## Exercise prompt
Your task is to transcribe the entries below exactly, from their first line down to the line containing "category: robin", and to stop there.

## Dataset items

◇ ◇ ◇ ◇ ◇ ◇ ◇

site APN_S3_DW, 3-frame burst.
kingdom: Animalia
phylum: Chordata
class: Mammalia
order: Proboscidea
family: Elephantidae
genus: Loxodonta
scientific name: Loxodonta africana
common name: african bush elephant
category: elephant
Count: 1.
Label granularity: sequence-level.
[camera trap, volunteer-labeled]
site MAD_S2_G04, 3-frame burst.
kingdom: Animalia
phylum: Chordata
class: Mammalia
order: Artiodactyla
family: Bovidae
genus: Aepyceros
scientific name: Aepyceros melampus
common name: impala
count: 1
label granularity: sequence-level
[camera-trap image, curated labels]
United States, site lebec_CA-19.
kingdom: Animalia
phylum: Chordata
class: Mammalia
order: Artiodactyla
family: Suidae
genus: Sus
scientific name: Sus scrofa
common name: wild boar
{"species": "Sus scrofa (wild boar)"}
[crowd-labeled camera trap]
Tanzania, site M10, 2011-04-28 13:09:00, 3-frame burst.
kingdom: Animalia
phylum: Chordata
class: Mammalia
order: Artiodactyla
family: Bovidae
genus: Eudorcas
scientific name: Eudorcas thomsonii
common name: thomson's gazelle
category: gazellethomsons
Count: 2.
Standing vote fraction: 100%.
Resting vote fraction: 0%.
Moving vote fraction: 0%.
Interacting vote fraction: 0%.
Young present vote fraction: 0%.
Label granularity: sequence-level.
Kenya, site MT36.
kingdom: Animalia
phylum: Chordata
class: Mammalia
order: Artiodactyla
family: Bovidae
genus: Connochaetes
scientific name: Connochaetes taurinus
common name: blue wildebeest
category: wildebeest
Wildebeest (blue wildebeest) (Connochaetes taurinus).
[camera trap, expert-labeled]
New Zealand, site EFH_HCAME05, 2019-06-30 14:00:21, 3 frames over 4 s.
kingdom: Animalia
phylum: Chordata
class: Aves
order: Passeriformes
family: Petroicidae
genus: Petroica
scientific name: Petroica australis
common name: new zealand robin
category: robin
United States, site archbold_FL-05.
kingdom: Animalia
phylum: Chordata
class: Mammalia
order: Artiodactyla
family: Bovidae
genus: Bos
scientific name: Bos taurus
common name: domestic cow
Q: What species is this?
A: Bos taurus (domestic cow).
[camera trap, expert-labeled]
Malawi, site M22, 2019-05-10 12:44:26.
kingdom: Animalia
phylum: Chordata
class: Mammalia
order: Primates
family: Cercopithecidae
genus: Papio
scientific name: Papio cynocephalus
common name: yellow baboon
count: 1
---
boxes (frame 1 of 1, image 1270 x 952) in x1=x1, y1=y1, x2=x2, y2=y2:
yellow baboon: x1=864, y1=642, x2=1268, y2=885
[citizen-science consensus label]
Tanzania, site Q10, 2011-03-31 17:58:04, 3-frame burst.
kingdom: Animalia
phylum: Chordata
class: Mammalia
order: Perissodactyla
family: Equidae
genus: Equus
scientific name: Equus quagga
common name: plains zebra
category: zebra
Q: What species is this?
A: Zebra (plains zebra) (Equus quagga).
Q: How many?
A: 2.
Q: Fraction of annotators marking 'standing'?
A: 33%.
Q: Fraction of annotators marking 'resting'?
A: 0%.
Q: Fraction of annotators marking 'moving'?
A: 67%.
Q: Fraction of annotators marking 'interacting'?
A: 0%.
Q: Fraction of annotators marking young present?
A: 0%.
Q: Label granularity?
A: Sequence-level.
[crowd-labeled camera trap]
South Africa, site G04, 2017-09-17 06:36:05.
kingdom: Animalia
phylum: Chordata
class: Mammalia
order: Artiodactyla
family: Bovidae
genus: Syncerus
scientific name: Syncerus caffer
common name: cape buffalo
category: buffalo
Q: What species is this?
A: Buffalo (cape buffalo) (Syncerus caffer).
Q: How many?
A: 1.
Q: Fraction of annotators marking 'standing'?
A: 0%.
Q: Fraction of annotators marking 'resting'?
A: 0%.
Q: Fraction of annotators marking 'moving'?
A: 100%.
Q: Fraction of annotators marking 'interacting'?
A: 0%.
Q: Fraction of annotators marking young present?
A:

◇ ◇ ◇ ◇ ◇ ◇ ◇

## Problem solution
site APN_S3_DW, 3-frame burst.
kingdom: Animalia
phylum: Chordata
class: Mammalia
order: Proboscidea
family: Elephantidae
genus: Loxodonta
scientific name: Loxodonta africana
common name: african bush elephant
category: elephant
Count: 1.
Label granularity: sequence-level.
[camera trap, volunteer-labeled]
site MAD_S2_G04, 3-frame burst.
kingdom: Animalia
phylum: Chordata
class: Mammalia
order: Artiodactyla
family: Bovidae
genus: Aepyceros
scientific name: Aepyceros melampus
common name: impala
count: 1
label granularity: sequence-level
[camera-trap image, curated labels]
United States, site lebec_CA-19.
kingdom: Animalia
phylum: Chordata
class: Mammalia
order: Artiodactyla
family: Suidae
genus: Sus
scientific name: Sus scrofa
common name: wild boar
{"species": "Sus scrofa (wild boar)"}
[crowd-labeled camera trap]
Tanzania, site M10, 2011-04-28 13:09:00, 3-frame burst.
kingdom: Animalia
phylum: Chordata
class: Mammalia
order: Artiodactyla
family: Bovidae
genus: Eudorcas
scientific name: Eudorcas thomsonii
common name: thomson's gazelle
category: gazellethomsons
Count: 2.
Standing vote fraction: 100%.
Resting vote fraction: 0%.
Moving vote fraction: 0%.
Interacting vote fraction: 0%.
Young present vote fraction: 0%.
Label granularity: sequence-level.
Kenya, site MT36.
kingdom: Animalia
phylum: Chordata
class: Mammalia
order: Artiodactyla
family: Bovidae
genus: Connochaetes
scientific name: Connochaetes taurinus
common name: blue wildebeest
category: wildebeest
Wildebeest (blue wildebeest) (Connochaetes taurinus).
[camera trap, expert-labeled]
New Zealand, site EFH_HCAME05, 2019-06-30 14:00:21, 3 frames over 4 s.
kingdom: Animalia
phylum: Chordata
class: Aves
order: Passeriformes
family: Petroicidae
genus: Petroica
scientific name: Petroica australis
common name: new zealand robin
category: robin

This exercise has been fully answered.